Intellectual property/sensitive data theft
These insiders want to benefit themselves or others by stealing valuable data or materials, either working alone or with an outside malicious actor. Common personality characteristics include entitlement, narcissism, antisocial behavior, and a desire for control. Usual precipitating events include a negative personal financial event, failed promotion effort, poor performance review, unfulfilled career aspirations, resignation, or termination.
Insider fraud
These attackers seek personal gain through their actions. Typical personality characteristics include egotism, entitlement, privilege, and self-importance. Common precipitating events include significant additional expenses, negative personal financial events, and unmet career or lifestyle aspirations.
Sabotage
These insiders strike out against an organization with the intent to harm its functionality. Common personality characteristics include anger, vengefulness, vindictiveness, disengagement, and destructive behavior. Typical precipitating events include confrontation with management, poor performance review, failed promotion effort, demotion, workplace embarrassment, and termination.
Workplace violence
These insiders move against the organization to cause bodily harm to its people.
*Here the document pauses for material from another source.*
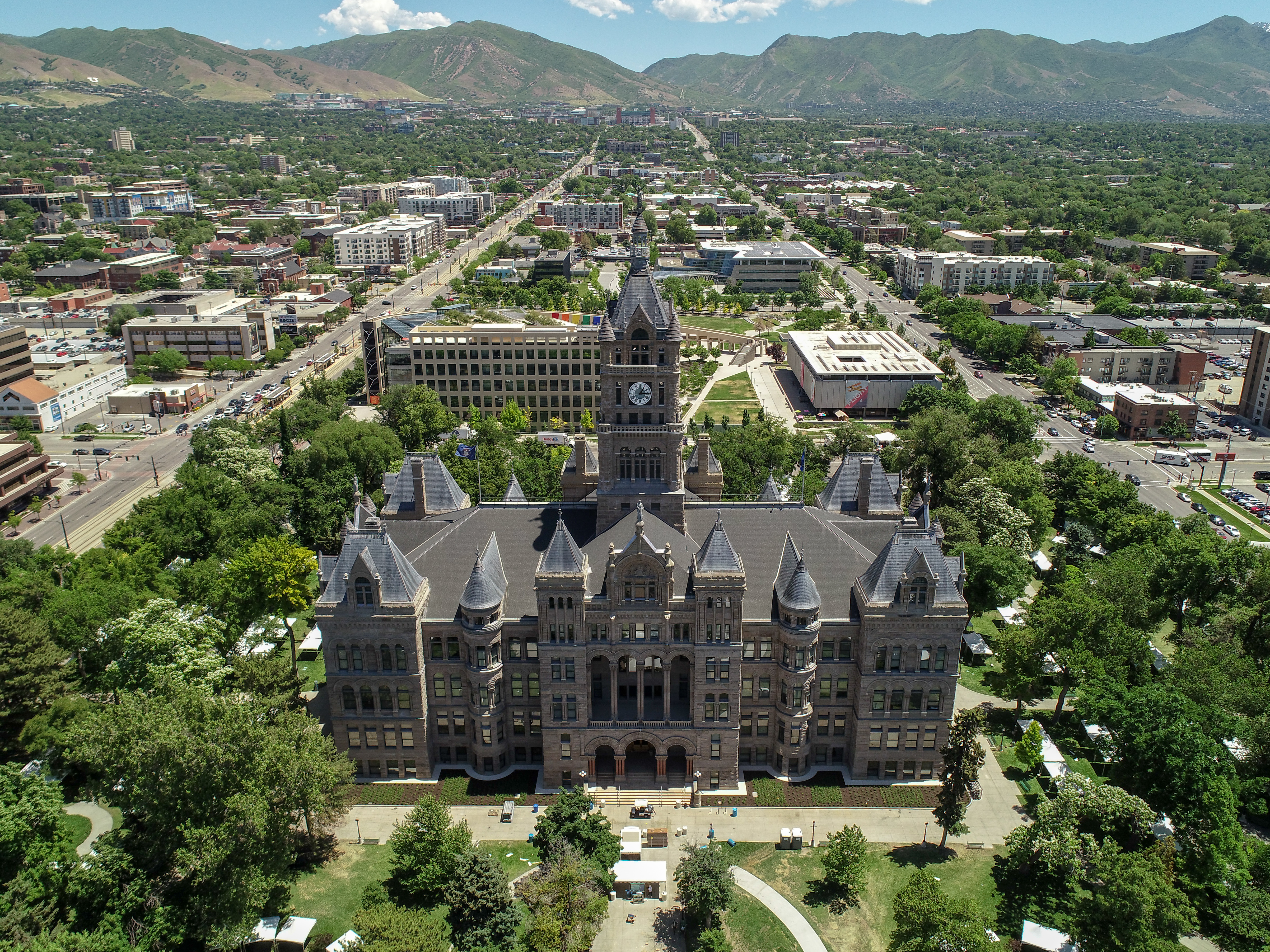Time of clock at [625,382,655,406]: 1:14
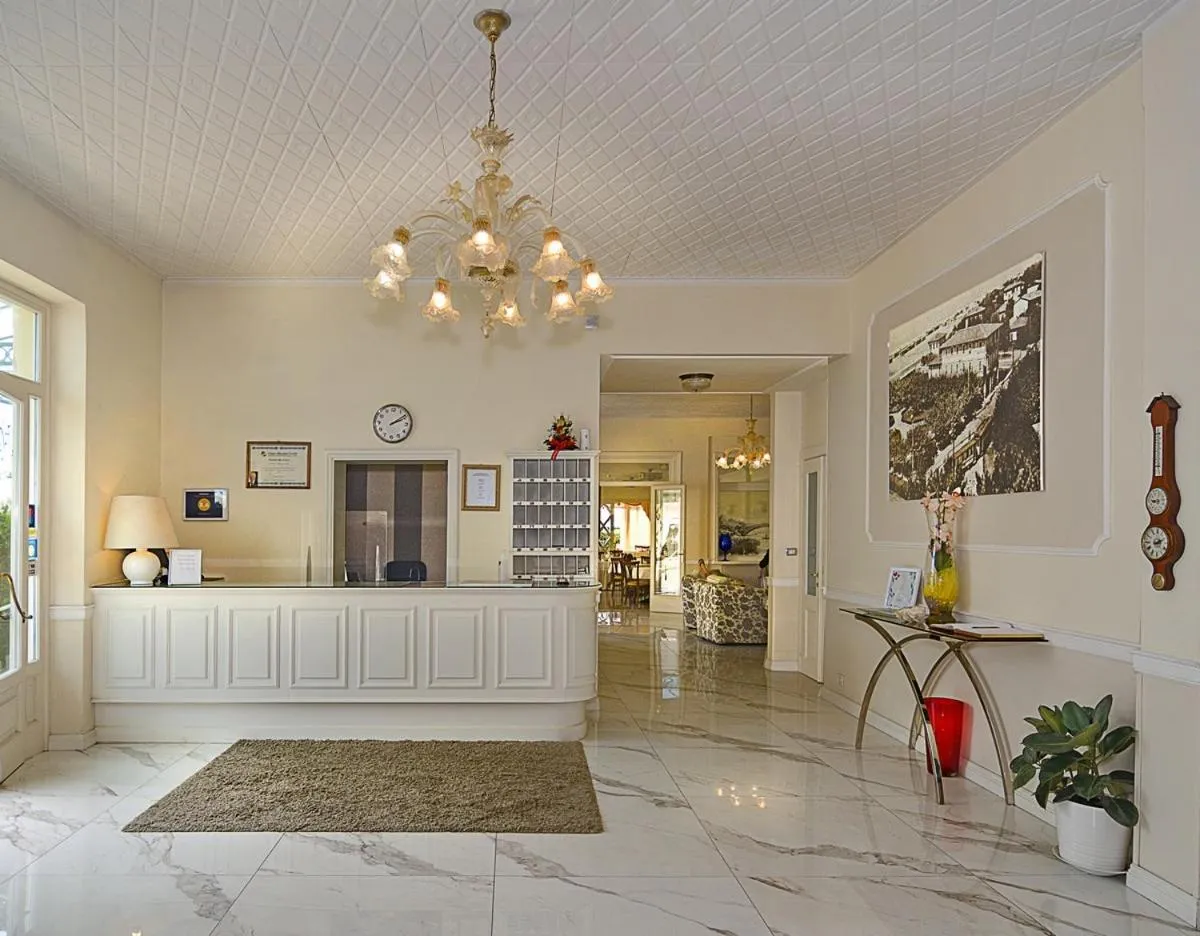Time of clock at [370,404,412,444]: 2:09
Prevailing personality characteristics are aggression, emotional detachment, confrontation, disengagement, strain, and a lack of remorse. Common precipitating events include negative family or relationship events.
Unintentional insider threat
These insiders lack malicious intent but become a threat through negligence and/or outside manipulation. Common personality characteristics include being flighty, unfocused, disorganized, scatterbrained, stressed, and strained. Common precipitating events include new personal or professional distractions.
Val LeTellier has a deep understanding of how insiders are created, managed, protected, and discovered, earned from two decades of recruiting foreign sources and penetrating intelligence targets for the CIA. He leads the ASIS Defense & Intelligence Council’s Insider Threat Working Group and is a member of the INSA Insider Threat Subcommittee.